1: PROPAGATION_REQUIRED adds that the transaction currently being executed is not in another transaction, and a new transaction is created, for example, MethodB transaction level is defined as PROPAGATION_REQUIRED, and the transaction level for ServiceA.methodA is PROPAGATION_REQUIRED. The ServiceB. MethodB sees that it is already running inside the ServiceA. MethodA transaction and does not start a new transaction. If servicea. methodA runs and finds that it is not in a transaction, it allocates a transaction to itself. This way, if an exception occurs in Servicea. methodA or anywhere else in Serviceb. methodB, the transaction will be rolled back. Even if the transaction for ServiceB. MethodB has been committed, but ServiceA. MethodA fails to roll back, ServiceB. MethodB also rolls back
2: PROPAGATION_SUPPORTS Runs as a transaction if it is currently in a transaction, or non-transactional if it is no longer in a transaction
3: PROPAGATION_MANDATORY Must be run in a transaction. That is, it can only be called by one parent transaction. Otherwise, he throws an exception
4: PROPAGATION_REQUIRES_NEW This one is tricky. For example, the transaction level of Servicea. methodA is PROPAGATION_REQUIRED and the transaction level of serviceB. methodB is PROPAGATION_REQUIRES_NEW, MethodB (); methodA (); methodA (); methodA (); The transaction differs from PROPAGATION_REQUIRED in the rollback level of the transaction. Since ServiceB. MethodB is a new transaction, there are two different transactions. If ServiceB. MethodB has been committed, then ServiceA. MethodA fails to roll back. If serviceb.methodb fails to roll back, the Servicea.methoda transaction may still commit if the exception it throws is caught by Servicea.methoda.
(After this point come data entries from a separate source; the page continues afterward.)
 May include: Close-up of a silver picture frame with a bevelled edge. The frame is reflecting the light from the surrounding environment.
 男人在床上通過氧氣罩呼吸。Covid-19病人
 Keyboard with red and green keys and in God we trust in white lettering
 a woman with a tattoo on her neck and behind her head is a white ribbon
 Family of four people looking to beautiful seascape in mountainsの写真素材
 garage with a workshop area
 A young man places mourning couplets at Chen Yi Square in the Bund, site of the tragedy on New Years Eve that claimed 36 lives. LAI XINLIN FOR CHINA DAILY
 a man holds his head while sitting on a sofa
5: PROPAGATION_NOT_SUPPORTED The current transaction is not supported. For example, the transaction level for Servicea. methodA is PROPAGATION_REQUIRED, and the transaction level for Serviceb. methodB is PROPAGATION_NOT_SUPPORTED, MethodA transaction suspends when ServiceB. MethodB is executed. MethodA transaction suspends when ServiceB. MethodA transaction is executed.
6: PROPAGATION_NEVER cannot run in a transaction. If ServiceA.methodA’s transaction level is PROPAGATION_REQUIRED and ServiceB.methodB’s transaction level is PROPAGATION_NEVER, then ServiceB.methodB throws an exception.
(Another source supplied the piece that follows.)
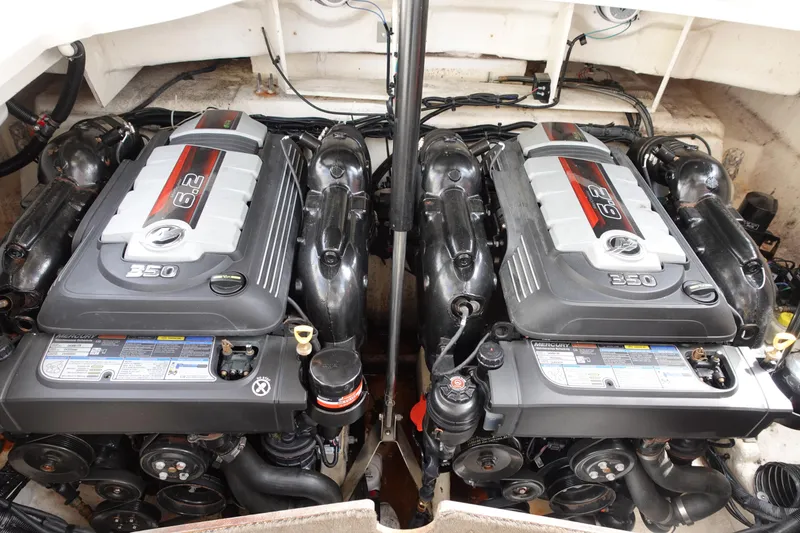 Slide: The Image of Twin engines of a 2017 Sea Ray SLX 310 boat, showcasing powerful 350 horsepower. - 20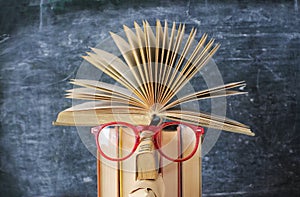 Open book and spectacles on a stack of books, reading, education,learning concept,  free copy space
Savepoint is the key to PROPAGATION_NESTED. The difference between “requires_new” and “PROPAGATION_REQUIRES_NEW” is that a new transaction, PROPAGATION_REQUIRES_NEW, will be independent of its parent, whereas a Nested transaction is dependent on its parent, and its commit must be committed with its parent. That is, if the parent transaction finally rolls back, it will also roll back. And the advantage of Nested transactions is that he has a savepoint. ***************************************** ServiceA {
/** * Transaction attributes are configured as PROPAGATION_REQUIRED */ void methodA() {try {// SavePoint serviceb.methodb (); // Execute other services, such as servicec.methodc (); }}
} * * * * * * * * * * * * * * * * * * * * * * * * * * * * * * * * * * * * * * * * * * * * that is ServiceB methodB failure rollback, then ServiceA. MethodA will roll back to the savepoint point, MethodA can select another branch, such as Servicec. methodC, and continue to try to complete its transaction. However, this transaction is not defined in the EJB standard.